(Data under study)

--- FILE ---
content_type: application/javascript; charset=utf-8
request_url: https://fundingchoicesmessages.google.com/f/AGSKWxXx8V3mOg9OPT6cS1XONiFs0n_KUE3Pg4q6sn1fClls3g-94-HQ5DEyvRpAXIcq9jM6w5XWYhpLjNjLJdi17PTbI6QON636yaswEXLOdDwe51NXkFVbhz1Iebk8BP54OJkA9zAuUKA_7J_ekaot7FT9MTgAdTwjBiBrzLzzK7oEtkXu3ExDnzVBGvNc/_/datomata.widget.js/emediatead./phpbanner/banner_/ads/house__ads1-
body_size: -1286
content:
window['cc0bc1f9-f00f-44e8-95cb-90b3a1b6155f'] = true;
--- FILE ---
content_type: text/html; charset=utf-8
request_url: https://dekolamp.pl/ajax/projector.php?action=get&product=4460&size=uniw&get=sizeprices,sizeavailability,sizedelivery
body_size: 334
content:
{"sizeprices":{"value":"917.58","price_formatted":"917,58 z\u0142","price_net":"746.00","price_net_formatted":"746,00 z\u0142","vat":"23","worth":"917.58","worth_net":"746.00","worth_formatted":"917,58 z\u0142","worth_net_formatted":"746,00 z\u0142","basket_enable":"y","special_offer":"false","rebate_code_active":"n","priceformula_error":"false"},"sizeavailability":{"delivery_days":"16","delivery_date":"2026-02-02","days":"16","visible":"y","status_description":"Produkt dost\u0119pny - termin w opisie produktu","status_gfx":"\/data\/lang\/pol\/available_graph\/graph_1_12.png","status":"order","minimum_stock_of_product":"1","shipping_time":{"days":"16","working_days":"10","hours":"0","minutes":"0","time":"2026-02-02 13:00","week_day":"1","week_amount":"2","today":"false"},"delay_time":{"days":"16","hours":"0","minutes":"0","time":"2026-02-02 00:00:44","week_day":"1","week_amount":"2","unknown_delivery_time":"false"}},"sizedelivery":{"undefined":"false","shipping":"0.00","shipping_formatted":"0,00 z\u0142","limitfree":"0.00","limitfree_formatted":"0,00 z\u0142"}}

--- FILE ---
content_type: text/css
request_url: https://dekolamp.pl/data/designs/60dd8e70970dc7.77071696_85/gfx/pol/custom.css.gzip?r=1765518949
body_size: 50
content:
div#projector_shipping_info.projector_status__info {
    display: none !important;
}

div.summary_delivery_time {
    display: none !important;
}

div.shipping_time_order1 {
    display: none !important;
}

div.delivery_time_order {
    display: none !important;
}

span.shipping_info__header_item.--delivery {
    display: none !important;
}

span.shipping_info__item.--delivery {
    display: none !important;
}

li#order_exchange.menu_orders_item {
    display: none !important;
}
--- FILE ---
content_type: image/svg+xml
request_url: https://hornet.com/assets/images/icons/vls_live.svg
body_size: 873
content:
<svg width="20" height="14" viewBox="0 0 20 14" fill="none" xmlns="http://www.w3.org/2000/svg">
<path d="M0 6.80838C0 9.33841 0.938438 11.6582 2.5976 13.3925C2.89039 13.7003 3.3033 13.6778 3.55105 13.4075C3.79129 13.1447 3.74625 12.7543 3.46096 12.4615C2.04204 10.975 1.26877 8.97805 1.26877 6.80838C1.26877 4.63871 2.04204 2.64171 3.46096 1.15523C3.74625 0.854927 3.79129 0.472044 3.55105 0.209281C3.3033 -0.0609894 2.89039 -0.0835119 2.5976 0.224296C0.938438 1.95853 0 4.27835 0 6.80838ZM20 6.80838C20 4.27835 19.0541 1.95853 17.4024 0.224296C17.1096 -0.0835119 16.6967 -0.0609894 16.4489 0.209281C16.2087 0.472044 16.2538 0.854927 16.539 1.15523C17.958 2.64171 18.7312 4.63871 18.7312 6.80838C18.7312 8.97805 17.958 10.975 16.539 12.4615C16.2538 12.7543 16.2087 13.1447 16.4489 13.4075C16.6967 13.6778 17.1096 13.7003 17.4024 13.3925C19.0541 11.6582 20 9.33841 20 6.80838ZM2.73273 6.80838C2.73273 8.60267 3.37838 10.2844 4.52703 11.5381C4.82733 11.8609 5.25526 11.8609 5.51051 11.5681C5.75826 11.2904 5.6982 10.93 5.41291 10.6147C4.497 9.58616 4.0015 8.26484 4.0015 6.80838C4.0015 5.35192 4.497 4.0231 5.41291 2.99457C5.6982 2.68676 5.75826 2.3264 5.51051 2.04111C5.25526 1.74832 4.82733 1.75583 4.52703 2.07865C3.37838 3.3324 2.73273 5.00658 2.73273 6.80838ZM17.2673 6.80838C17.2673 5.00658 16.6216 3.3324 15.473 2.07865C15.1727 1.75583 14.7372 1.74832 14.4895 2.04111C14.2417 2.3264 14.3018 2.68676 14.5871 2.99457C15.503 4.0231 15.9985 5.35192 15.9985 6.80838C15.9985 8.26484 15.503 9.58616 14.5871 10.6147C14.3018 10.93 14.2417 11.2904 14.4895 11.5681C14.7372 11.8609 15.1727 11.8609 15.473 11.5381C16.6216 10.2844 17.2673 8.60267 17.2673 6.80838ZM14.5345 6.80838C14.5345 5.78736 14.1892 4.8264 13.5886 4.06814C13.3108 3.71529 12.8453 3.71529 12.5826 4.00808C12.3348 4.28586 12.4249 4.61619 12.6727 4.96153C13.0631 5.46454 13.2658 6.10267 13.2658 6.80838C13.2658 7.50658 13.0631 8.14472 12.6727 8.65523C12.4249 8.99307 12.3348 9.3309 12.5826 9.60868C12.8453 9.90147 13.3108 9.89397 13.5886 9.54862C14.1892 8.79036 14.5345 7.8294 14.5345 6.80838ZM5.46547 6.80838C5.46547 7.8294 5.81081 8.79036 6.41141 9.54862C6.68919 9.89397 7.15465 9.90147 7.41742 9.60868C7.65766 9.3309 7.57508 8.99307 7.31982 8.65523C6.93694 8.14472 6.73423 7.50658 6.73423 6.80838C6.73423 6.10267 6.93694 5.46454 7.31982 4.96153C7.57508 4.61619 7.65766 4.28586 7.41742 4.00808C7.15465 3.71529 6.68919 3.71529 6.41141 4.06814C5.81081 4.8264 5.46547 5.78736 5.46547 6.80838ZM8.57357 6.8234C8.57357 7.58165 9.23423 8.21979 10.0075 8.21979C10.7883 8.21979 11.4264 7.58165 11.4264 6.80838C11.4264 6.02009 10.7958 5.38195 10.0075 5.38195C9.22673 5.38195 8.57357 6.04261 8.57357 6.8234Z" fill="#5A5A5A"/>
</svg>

(End Data under study)

_The problem_
The lines from the top of the data above down to the line containing "content_type: application/javascript; charset=utf-8" are to be copied exactly; no other line should appear.

_The completed task_
--- FILE ---
content_type: application/javascript; charset=utf-8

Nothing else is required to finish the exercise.